By Bonnie Burns, Head of Geospatial Resources, Harvard Map Collection


The Harvard Map Collection has had many homes since its founding almost 200 years ago. The Map Room has previously been housed in Widener and Lamont before relocating to Pusey, where it has remained since the building opened in 1976. Even with this extended tenure, the Harvard Map Collection can often seem like a hidden treasure on campus—leading many departing seniors to lament, "If only I'd found this sooner!"

The Map Collection is home to around a half a million maps, 10,000 atlases, and many terabytes of digital data; the staff provide expert assistance on all questions both geospatial and cartographic. Patrons from Harvard and elsewhere can access this wealth of historic and modern maps from around the world and beyond, including astronomical charts and maps of the moon.

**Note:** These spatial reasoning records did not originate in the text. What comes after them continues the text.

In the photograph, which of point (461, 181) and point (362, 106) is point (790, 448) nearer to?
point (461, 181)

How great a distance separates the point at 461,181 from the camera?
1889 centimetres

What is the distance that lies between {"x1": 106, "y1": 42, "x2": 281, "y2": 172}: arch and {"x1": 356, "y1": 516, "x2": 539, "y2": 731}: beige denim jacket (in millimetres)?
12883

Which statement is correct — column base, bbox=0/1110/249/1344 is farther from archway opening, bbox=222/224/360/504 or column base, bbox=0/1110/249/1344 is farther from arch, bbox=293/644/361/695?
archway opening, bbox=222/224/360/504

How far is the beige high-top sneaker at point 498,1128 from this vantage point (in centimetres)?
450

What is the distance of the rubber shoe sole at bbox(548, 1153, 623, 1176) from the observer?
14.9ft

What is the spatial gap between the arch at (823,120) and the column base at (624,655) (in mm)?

Harvard researchers use geographic information systems and the help of the library's digital cartographer to examine the relationships between events based on location. Working with librarians in the Government Documents group, Map Collection staff locate and combine different kinds of data into new maps or visualizations. The Map Collection is also home to a large-format scanner and a plotter, which allows for printing hard-copy reproductions of some materials.

One important goal is to find ways to apply mapping technology to the paper collection and make those antiquarian treasures available to researchers using digital humanities applications. The latest online project from the Map Collection and the Media Services group showcases this mission well. The Sea Atlas Explorer displays plates from early atlases used for navigation in a modern web mapping environment. Users can add the historic charts to a map of the world and examine how different parts of the world were shown. The site shows how early cartographers borrowed from each other, as mistakes and corrections are repeated from one atlas to another.

As the new unified service model in Lamont rolls out this September, the Map Collection will be providing orientation to all Lamont staff members about the services provided and how to help patrons find materials. This increased awareness of the Map Collection and how to use it will help students find and use these resources when they need them most.

Article written by Bonnie Burns, Head of Geospatial Resources, Harvard Map Collection.
Article published on March 30, 2016.